Dari hasil telaah pada sejumlah lembaga zakat, masih ditemukan kelemahan antara lain: program-program penyaluran dana zakat masih bersifat parsial belum menyentuh dimensi yang lebih holistik, implementasi program-program peyaluran zakat masih dikelola sendiri-sendiri oleh lembaga zakat, dengan kata lain belum terwujud kerjasama antar lembaga zakat dalam rangka penyaluran dana zakat ke masyarakat.
. 
Kata Kunci: Kemiskinan, lembaga amil zakat, Indonesia


A. Pendahuluan
Kemiskinan menjadi masalah fenomenal sepanjang sejarah Indonesia, karena pemerintah belum memiliki strategi dan kebijakan pengentasan kemiskinan yang tepat. Kebijakan pembangunan dan berbagai program penanggulangan kemiskinan yang dikembangkan seringkali kurang memperhatikan karakteristik dan konteks lokal masyarakat miskin. Misalnya, pertumbuhan ekonomi yang tinggi tidak diikuti dengan penyediaan lapangan pekerjaan sehingga tidak mampu mengatasi masalah kemiskinan. Investasi yang ditanamkan oleh investor lokal dan asing tidak bisa diandalkan untuk menyerap tenaga kerja. Karena mereka mengembangkan jenis industri yang minim tenaga manusia dengan penggunaan mesin-mesin canggih, sehingga pertumbuhan investasi yang tinggi tidak berdampak pada penurunan angka kemiskinan.  Kemiskinan telah membuat jutaan anak-anak tidak bisa mengenyam pendidikan yang berkualitas, kesulitan membiayai kesehatan, kurangnya jaminan sosial dan perlindungan terhadap keluarga, meningkatnya arus urbanisasi di kota-kota besar, dan kemiskinan telah menyebabkan jutaan rakyat memenuhi kebutuhan dasar secara terbatas.

▬▬▬▬▬▬▬▬▬▬

• [KETENTUAN TUGAS]:
Menurut teks tentang kemiskinan dan lembaga zakat, mengapa pertumbuhan investasi yang tinggi tidak berdampak pada penurunan angka kemiskinan?

• [DATA YANG DITAMPILKAN]:

▬▬▬▬▬▬▬▬▬▬

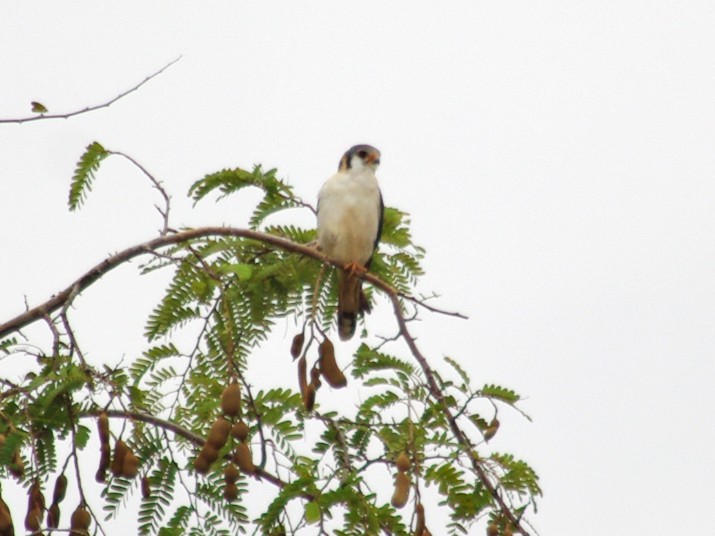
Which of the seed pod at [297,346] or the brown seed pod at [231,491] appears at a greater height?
the seed pod at [297,346]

▬▬▬▬▬▬▬▬▬▬

• [JAWABAN TUGAS]:
Para investor mengembangkan jenis industri yang minim tenaga manusia dengan menggunakan mesin-mesin canggih.